The original bill for the project was going to be $850.


----------



## J F Go (Mar 1, 2014)

That is a cheap out for you for a boat load of reasons. When I was working for my dad, during the summer months, he had a employee fall through a ceiling. The ceiling was over a kitchen. Dad was not happy. Luck for him it was an apartment that was being readied for a new tenant.


----------



## joe-nwt (Mar 28, 2019)

I myself have not fallen through a ceiling (yet) but have had my share of oops. Consider yourself lucky there was nothing of value below that hole.

Pick yourself up, dust yourself off,  and carry on. If that's your last oops,you will look back and laugh with the rest of us.


----------



## CoreyOnTheBrink (Apr 9, 2021)

Thanks. I know I got out of it cheap and I was surprised he only said $350; I was ready to give the whole job away if that’s what they asked for.


----------



## oldsparky52 (Feb 25, 2020)

You were fortunate. Count your blessings. Not a bad oops. Better luck in the future  

Thanks for sharing.


----------



## gpop (May 14, 2018)

Respect is earn't. You made a opp's you apologized, helped and payed for repairs. Why would they go with someone else in the future.


----------



## Superman (Mar 19, 2019)

Not so bad.over the years we all have oops especially in occupied spaces.lucky no one was hurt .cold have been much worse and turned into an insurance claim.
keep on trucking.


----------



## tedanderson (Jan 31, 2021)

It's not so much about the mistakes that you make but it's about how you handle it and what you learn from it. I've rarely seen anyone lose a customer over their mistakes alone. That usually happens if you show yourself as being incompetent and you can't solve the problem that you created. And what I found is that most times we as the contractor will be more upset than the customer. 

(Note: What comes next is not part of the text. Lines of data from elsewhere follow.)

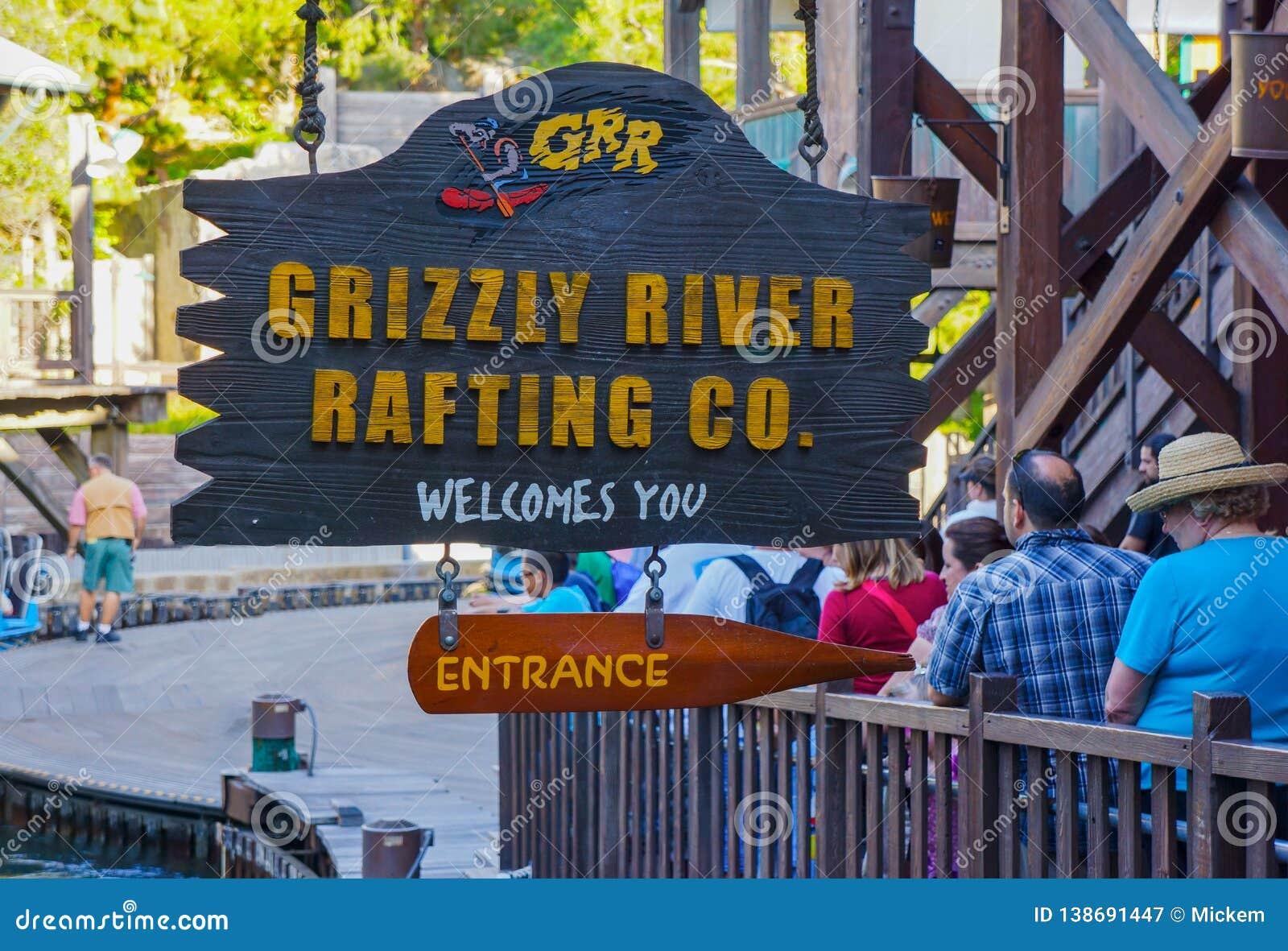 Abenteuer-Zeichen Graubär-Fluss-Flößensdisney Kalifornien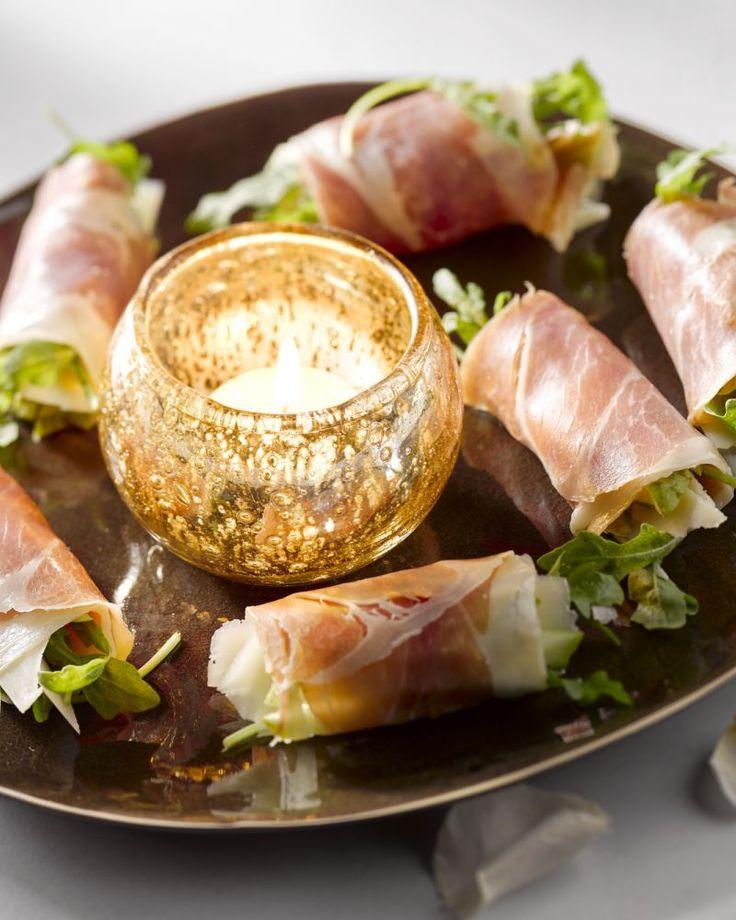 Rolletjes van prosciutto zijn makkelijk voor te bereiden. Vul ze met peer, rucola en parmezaan en je hebt een heerlijk hapje. Ideaal voor gasten te ontvangen. #15gram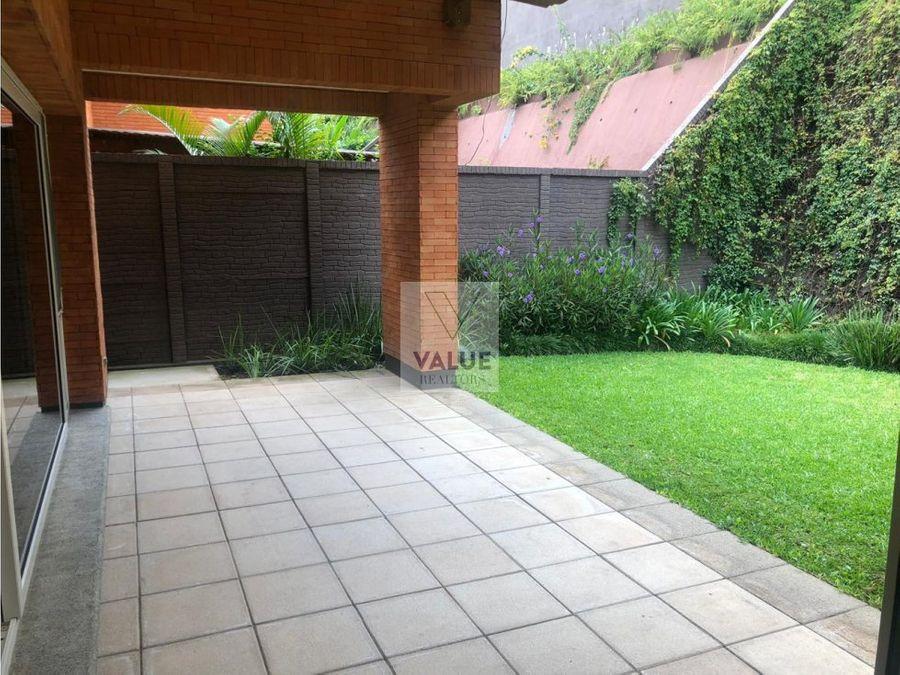 renta exclusiva residencia en z10 en condominio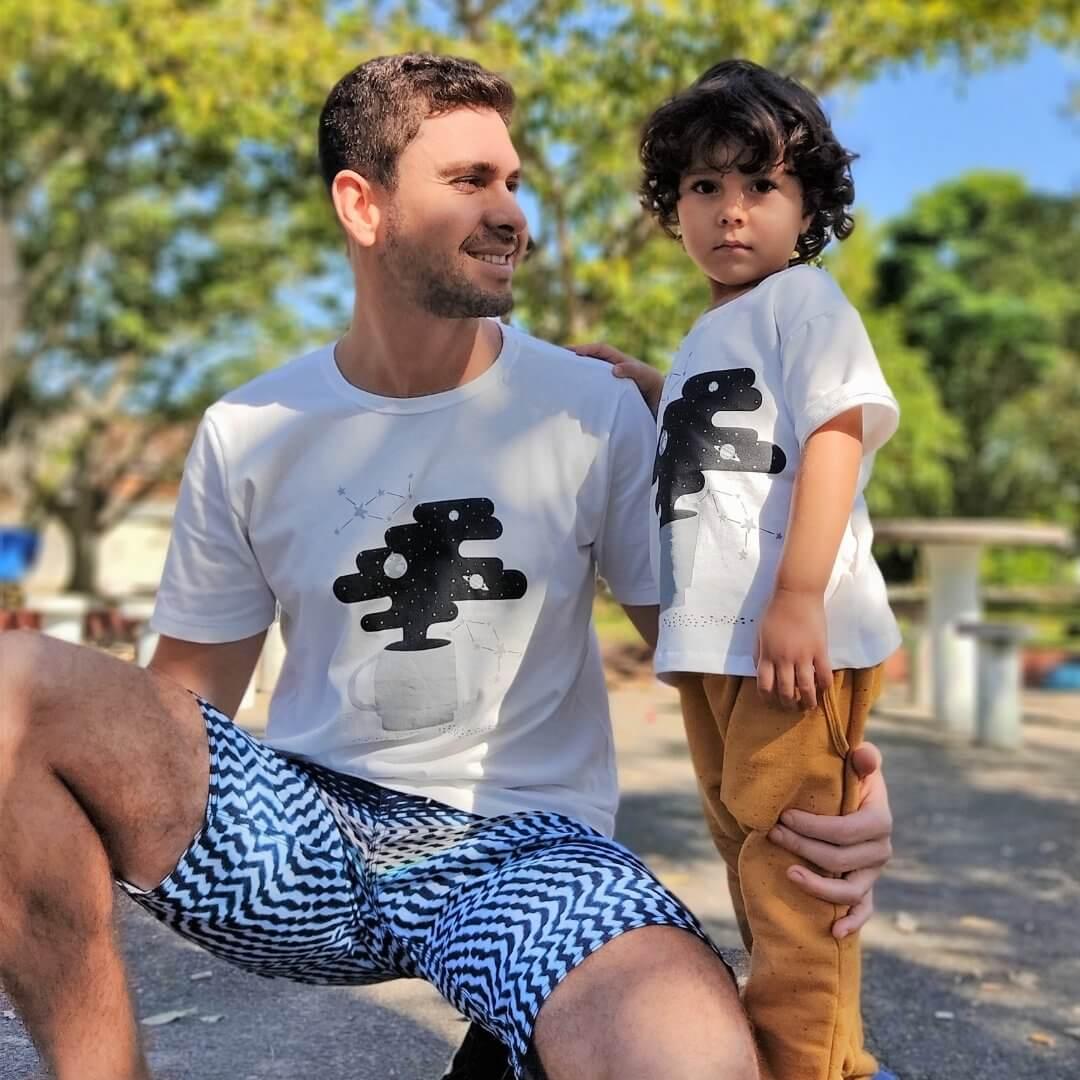 Look Pais e Filhos Camiseta adulto + 1 Camiseta Infantil Unissex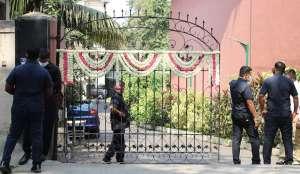 दीया मिर्जा के घर के बाहर फूलों से की गई सजावट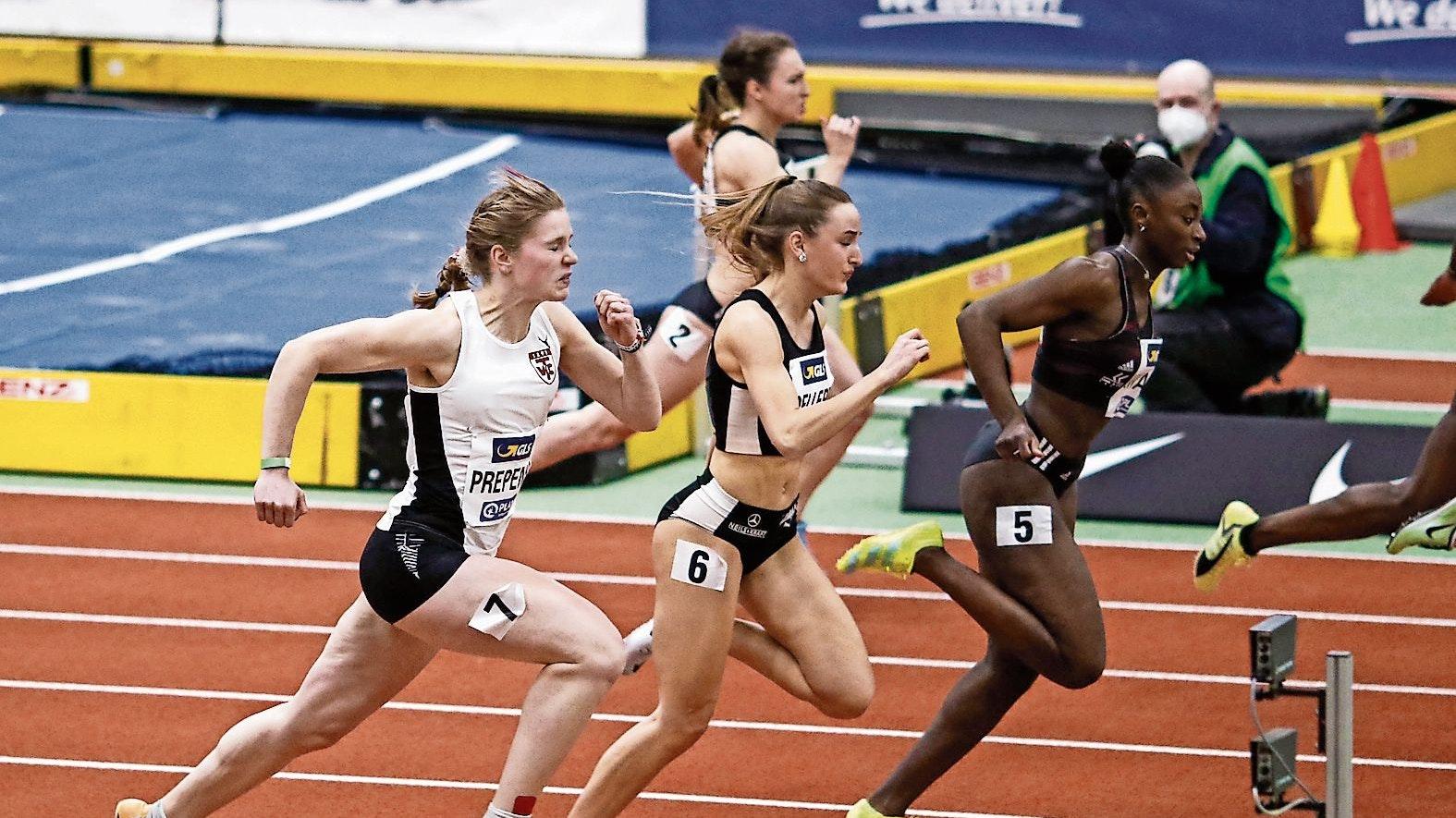 Knapp das Nachsehen gehabt: Mit 7,39 Sekunden im Halbfinale verfehlte die Cloppenburgerin Talea Prepens (links) den Endlauf über 60 Meter. Foto: Harald Prepens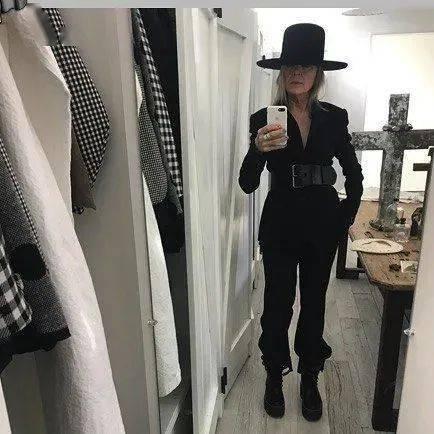 衣品||75岁还是最酷的女神 如何穿成戴安·基顿? 爸爸 第51张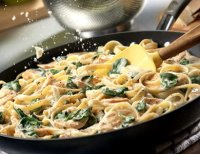 Chicken alfredo with fresh spinach recipe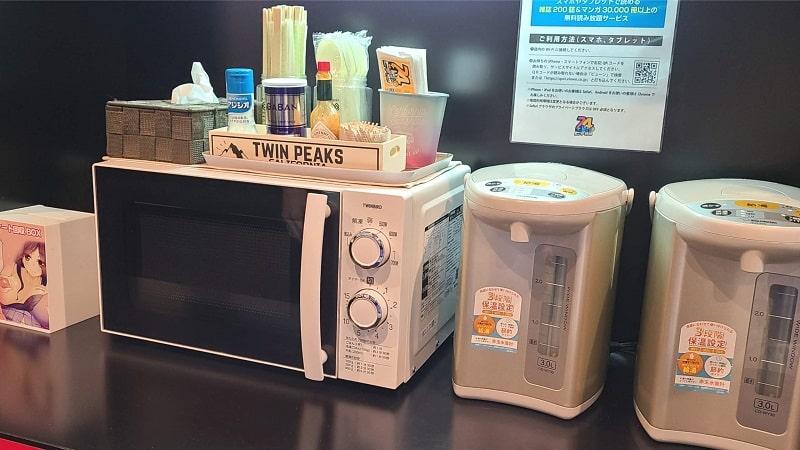 ビデオ館24桶川店のポットや電子レンジ
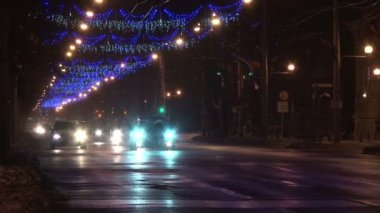 Christmas street lights and night traffic in Romania — Stock Video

One time I was drilling out a row of floor joists and I drilled right through the well water main. It was nearly impossible to stop it because there was no shutoff valve between the well pump and the water treatment equipment. Also the well pump had one of those pressure bladders that's designed to keep the water flowing without the pump continuously running. By the time we got the water to stop running, half of the guy's basement was flooded with a 1/2" of water. 

But job #1 at this point (aside of cleaning up the water) was to figure out how to repair a polyethylene pipe and where to get the supplies on a Sunday afternoon. 

Thankfully I got the guy's water running again within a couple of hours and I got a 30 gallon shop vac to suck up all of the water. It made for a very long exhausting day and I felt TERRIBLE about what had happened until the drywall guy came in a week later and broke one of the sprinkler heads. But in spite of all that transpired, neither he nor I got kicked out the house and we ended up getting repeat business and referrals from this customer.


----------



## MikeFL (Apr 16, 2016)

CoreyOnTheBrink said:


> Thanks. I know I got out of it cheap and I was surprised he only said $350; I was ready to give the whole job away if that’s what they asked for.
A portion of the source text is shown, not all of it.